*Document text*
☆ ☆ ☆

This is such a simple sight word game that you can throw it together after a long day at the office, as a quick activity between dinner and bed, or like we used it a short activity for days when your child is already going to school. I want to challenge her but not overwhelm her. If reading activities are new to your house I suggest erring on the side of short and easy. The reason I say this is because we don’t want to send the message that reading is this impossible mountain to climb. Reading is fun, so let’s keep it that way. You can turn up the challenge once you can gauge their ability a little better.

Gather your materials. You will need some paper, a clip board, a marker and some sticky notes.

Write out the sight words you want to work on. I used words from the pre-primer list . You can see all the Dolch sight word lists here. If you aren’t sure where your child hits you can always read through a list with him together before the activity.

Write the same words on sticky notes.

Pop those sticky notes all over your house.

When your child is home from school tell them you have something RAD for them to play. Look at how she ran from the car inside… that’s a first.

☆ ☆ ☆

*Brief A*
According to the sight word game text, what materials are needed?

*Data shown*
☆ ☆ ☆

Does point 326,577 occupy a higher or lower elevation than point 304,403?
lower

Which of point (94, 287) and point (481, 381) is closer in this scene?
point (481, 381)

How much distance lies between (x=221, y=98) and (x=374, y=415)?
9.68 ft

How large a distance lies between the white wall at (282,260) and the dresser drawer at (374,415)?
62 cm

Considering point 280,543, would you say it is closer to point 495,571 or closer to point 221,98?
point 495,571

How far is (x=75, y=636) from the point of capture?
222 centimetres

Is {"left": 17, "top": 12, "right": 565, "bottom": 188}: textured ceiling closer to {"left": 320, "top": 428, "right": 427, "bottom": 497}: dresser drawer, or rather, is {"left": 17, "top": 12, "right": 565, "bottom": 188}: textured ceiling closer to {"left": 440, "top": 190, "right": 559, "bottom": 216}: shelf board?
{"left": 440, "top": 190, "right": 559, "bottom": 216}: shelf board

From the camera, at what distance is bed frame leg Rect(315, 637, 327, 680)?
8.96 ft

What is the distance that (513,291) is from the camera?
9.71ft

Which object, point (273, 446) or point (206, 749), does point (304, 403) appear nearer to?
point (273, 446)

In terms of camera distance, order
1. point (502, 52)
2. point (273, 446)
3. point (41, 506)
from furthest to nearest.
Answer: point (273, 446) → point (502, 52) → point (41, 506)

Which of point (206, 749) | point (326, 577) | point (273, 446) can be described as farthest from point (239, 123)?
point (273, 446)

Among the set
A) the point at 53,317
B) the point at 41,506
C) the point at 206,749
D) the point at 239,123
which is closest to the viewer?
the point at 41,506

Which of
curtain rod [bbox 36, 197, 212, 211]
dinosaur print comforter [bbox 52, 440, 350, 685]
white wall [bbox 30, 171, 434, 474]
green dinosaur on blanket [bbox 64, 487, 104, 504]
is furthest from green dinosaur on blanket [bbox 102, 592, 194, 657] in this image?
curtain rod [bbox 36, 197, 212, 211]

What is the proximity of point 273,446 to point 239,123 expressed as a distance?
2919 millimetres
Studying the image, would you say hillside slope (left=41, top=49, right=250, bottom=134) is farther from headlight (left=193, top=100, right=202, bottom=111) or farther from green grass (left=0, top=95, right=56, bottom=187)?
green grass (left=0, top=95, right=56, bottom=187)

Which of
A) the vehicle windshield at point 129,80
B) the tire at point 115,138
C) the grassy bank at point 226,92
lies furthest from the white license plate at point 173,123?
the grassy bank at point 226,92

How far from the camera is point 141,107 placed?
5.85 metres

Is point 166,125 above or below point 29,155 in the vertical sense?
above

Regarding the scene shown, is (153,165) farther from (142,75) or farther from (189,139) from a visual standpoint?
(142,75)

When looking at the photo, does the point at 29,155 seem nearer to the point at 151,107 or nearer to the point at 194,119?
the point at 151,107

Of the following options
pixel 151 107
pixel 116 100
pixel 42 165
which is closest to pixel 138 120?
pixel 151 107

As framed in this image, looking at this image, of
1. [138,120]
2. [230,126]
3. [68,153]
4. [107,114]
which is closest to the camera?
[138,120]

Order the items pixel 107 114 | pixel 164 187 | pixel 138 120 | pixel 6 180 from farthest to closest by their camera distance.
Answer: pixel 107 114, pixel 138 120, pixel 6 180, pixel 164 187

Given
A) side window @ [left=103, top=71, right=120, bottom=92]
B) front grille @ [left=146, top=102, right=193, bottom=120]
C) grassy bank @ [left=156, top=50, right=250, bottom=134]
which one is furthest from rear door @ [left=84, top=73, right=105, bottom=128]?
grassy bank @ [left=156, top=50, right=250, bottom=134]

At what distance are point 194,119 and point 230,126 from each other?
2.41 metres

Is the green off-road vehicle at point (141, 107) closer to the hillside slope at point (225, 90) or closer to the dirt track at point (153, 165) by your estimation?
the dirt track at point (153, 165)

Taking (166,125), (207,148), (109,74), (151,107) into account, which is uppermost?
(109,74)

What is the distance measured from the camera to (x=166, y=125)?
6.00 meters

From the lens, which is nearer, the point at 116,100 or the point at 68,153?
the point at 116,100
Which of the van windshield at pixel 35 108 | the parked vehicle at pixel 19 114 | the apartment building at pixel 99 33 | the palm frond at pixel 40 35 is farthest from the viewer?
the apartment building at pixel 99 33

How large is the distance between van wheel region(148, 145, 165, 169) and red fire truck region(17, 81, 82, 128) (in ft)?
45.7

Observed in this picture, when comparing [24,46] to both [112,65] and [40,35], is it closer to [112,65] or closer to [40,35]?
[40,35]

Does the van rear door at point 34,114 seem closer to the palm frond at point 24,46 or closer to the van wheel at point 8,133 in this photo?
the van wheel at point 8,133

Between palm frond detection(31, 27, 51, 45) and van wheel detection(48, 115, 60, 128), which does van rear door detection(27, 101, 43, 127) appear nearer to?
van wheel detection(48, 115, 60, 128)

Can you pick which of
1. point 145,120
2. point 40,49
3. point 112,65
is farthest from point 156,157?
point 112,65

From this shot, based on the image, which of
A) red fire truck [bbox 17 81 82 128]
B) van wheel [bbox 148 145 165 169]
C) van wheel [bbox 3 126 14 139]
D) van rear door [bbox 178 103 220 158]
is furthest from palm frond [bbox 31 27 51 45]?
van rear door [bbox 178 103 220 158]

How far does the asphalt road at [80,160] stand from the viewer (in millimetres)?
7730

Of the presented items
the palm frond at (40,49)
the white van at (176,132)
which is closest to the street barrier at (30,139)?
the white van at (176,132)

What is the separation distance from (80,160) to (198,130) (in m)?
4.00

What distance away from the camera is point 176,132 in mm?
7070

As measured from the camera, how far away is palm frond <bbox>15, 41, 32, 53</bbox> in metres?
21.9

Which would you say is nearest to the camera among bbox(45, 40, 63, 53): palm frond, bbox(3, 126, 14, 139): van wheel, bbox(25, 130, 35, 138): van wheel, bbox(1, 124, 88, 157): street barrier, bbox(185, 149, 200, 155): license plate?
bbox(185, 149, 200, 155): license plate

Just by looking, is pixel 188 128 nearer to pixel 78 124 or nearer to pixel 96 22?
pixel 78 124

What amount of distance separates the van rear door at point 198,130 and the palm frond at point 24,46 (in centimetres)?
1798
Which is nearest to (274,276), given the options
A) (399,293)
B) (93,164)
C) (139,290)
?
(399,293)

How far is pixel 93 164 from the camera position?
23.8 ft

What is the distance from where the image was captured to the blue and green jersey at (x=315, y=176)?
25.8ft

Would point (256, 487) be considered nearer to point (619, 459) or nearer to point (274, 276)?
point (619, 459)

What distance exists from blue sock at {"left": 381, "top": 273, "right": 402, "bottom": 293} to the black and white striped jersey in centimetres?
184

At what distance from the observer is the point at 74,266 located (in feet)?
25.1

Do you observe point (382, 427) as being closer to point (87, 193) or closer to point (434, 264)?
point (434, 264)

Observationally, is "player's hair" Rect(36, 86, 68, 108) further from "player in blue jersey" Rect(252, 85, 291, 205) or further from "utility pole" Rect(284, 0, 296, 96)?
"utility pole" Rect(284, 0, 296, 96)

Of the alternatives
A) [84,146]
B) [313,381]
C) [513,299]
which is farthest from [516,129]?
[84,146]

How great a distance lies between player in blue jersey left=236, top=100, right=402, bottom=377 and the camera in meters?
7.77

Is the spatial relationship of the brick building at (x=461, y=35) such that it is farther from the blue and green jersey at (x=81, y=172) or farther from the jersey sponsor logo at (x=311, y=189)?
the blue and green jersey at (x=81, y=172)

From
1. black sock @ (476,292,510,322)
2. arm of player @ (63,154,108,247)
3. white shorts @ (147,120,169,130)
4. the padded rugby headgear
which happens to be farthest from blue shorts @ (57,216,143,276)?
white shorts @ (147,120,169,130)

☆ ☆ ☆

*Brief B*
Edit the listing from its start through the line holding "222 centimetres", inclusive, changing "elevation" to "height" and leaving everything else as it is. Return only those lines.

*Final answer A*
Some paper, a clip board, a marker and some sticky notes.

*Final answer B*
Does point 326,577 occupy a higher or lower height than point 304,403?
lower

Which of point (94, 287) and point (481, 381) is closer in this scene?
point (481, 381)

How much distance lies between (x=221, y=98) and (x=374, y=415)?
9.68 ft

How large a distance lies between the white wall at (282,260) and the dresser drawer at (374,415)?
62 cm

Considering point 280,543, would you say it is closer to point 495,571 or closer to point 221,98?
point 495,571

How far is (x=75, y=636) from the point of capture?
222 centimetres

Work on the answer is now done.